Grandma always said cleanliness is next to godliness!
Grandpa there's a white floater in the bathtub.
I am going to need her Whorefax.
Sure rinse your hair in the filthy tub water, that works.
And now we know where the Michelin Man came from.
Pert ? pert ? those floppy flapjack breasts were anything but pert!!!
Why is this hot?
even a lion would run away
OMG that's my wife in 20 years.
From the looks of the blinds someone escaped.
When she gets out there's only a half inch of water and a skid mark
I pressed "play" and I'm not sure why I did...
The Grand Canyon of all camel toes
clean the grout and tiles you pig!
That's the most human like manatee, I've ever seen.

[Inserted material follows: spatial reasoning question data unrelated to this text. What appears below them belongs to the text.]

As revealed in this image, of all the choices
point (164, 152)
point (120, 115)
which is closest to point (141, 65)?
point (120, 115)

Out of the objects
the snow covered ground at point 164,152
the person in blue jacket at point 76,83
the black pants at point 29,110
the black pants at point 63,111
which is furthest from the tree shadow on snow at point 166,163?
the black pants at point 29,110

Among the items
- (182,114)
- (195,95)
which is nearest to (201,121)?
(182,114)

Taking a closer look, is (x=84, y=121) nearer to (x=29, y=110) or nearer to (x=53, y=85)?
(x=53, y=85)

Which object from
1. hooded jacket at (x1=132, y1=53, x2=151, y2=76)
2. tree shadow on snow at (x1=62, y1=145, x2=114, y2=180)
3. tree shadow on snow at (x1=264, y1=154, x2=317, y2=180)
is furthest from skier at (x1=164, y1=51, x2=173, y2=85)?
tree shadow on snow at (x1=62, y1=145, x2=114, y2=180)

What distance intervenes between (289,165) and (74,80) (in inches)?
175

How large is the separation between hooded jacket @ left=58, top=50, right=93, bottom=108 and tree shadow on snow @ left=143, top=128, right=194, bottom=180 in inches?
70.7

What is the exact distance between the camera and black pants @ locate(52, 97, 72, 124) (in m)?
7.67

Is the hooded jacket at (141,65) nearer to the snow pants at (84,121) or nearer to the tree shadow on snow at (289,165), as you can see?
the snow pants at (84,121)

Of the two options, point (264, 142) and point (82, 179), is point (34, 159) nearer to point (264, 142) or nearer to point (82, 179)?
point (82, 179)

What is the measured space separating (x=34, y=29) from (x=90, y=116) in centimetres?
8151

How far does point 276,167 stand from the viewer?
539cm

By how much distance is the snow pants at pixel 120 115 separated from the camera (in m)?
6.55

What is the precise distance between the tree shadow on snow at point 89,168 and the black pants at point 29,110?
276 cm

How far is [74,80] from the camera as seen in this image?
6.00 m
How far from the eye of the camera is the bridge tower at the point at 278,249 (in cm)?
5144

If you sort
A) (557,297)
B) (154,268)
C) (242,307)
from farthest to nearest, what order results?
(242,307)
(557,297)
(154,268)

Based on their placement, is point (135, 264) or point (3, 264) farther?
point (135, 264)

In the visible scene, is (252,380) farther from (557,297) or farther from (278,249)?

Who captures and keeps a manatee?
Imma toss a toaster in the tub with that fatty
Ok bitches... How many zoomed in, trying to get a better look???
look out for ahab
Goddaam that's one fucking fucking fuck fucking ugly dude fuck
If I seen something like this lurking in my fucking tub I would take a fucking hammer and smash it in the fucking head then drag that ugly goddam pile of fucking shit chain hoist it up on my a frame skin it then feed that mother fucker to my neighbors annoying fucking cats kill them little hairy fuckers and as they say kill two birds with one stone except one bird is a ugly fucking pile of shit and the other is a bunch of go dam cats that walk a mile to my front yard to take a fucking goddam fucking kitty fucking shit and here's the kick inmy nuts they ddon't cover it up and the turds are as big as that fucking dick sewed to that mans arm in the mornings I go outside to enjoy the view I got here only to now see these huge fucking cat turds steaming in my front yard like a bunch of goddam steaming fucking nuclear plants fucking goddam pow pow pow pow
Im actually surprised she could fit any water in there with her fatness.
Get the most out of 2 ounces of water.
Mmmmmmmmmmmmmm I'd lay on the bathroom floor,,,,get her to sit on top of me,,,rub her breasts over my face,,,suffocate me with them as I sperm all over her belly.hemp hemp hemp
I've just spermed to this again 😍 I need a nap now mmmmm hemp hemp hemp
I bet she's ready for something to eat.
Would shoot ma load "PERT" at her, then went back to TV and smoke a spliff and drink a beer, yell out loud "Ohh dear".